WHAT TO DO: Copy every item below word for word, leaving out the pictures.

TASK INPUTS:
--------------------------------

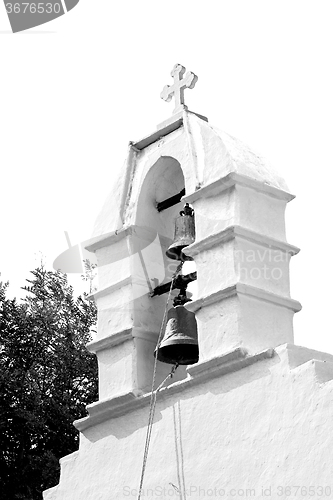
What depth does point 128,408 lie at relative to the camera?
6156 mm

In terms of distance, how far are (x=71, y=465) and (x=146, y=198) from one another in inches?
74.9

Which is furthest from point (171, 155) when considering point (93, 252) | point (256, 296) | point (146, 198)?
point (256, 296)

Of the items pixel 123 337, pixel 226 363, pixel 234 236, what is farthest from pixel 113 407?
pixel 234 236

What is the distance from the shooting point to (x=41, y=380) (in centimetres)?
1234

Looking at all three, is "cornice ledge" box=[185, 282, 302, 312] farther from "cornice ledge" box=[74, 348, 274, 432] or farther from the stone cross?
the stone cross

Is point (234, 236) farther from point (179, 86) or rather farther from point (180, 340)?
point (179, 86)

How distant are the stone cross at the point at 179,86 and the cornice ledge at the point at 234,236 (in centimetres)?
124

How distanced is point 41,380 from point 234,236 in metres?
6.97

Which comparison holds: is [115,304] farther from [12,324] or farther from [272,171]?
[12,324]

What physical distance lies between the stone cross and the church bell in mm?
1521

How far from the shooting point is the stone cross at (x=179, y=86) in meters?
6.90

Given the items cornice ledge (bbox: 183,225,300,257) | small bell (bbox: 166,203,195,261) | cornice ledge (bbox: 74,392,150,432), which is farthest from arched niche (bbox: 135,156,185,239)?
cornice ledge (bbox: 74,392,150,432)

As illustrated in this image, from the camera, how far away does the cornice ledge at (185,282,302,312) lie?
5730 mm

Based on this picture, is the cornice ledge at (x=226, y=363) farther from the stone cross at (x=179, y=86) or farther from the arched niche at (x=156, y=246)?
the stone cross at (x=179, y=86)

--------------------------------

RESPONSE TO THIS TASK:
What depth does point 128,408 lie at relative to the camera?
6156 mm

In terms of distance, how far are (x=71, y=465) and (x=146, y=198) from one another in inches?
74.9

Which is furthest from point (171, 155) when considering point (93, 252) | point (256, 296) | point (146, 198)?
point (256, 296)

Of the items pixel 123 337, pixel 226 363, pixel 234 236, what is farthest from pixel 113 407?
pixel 234 236

What is the distance from the shooting point to (x=41, y=380) (in centimetres)?
1234

Looking at all three, is "cornice ledge" box=[185, 282, 302, 312] farther from "cornice ledge" box=[74, 348, 274, 432] or farther from the stone cross?
the stone cross

Is point (234, 236) farther from point (179, 86) or rather farther from point (180, 340)?
point (179, 86)

How distant are the stone cross at the point at 179,86 and the cornice ledge at the point at 234,236 (in centimetres)?
124

How distanced is point 41,380 from point 234,236 in metres?
6.97

Which comparison holds: is [115,304] farther from [12,324] or farther from [272,171]?
[12,324]

What physical distance lies between the stone cross and the church bell in mm?
1521

How far from the shooting point is the stone cross at (x=179, y=86) in meters?
6.90

Given the items cornice ledge (bbox: 183,225,300,257) | small bell (bbox: 166,203,195,261) | cornice ledge (bbox: 74,392,150,432), which is farthest from arched niche (bbox: 135,156,185,239)?
cornice ledge (bbox: 74,392,150,432)

As illustrated in this image, from the camera, how far away does the cornice ledge at (185,282,302,312) lie?
5730 mm

Based on this picture, is the cornice ledge at (x=226, y=363) farther from the stone cross at (x=179, y=86) or farther from the arched niche at (x=156, y=246)?
the stone cross at (x=179, y=86)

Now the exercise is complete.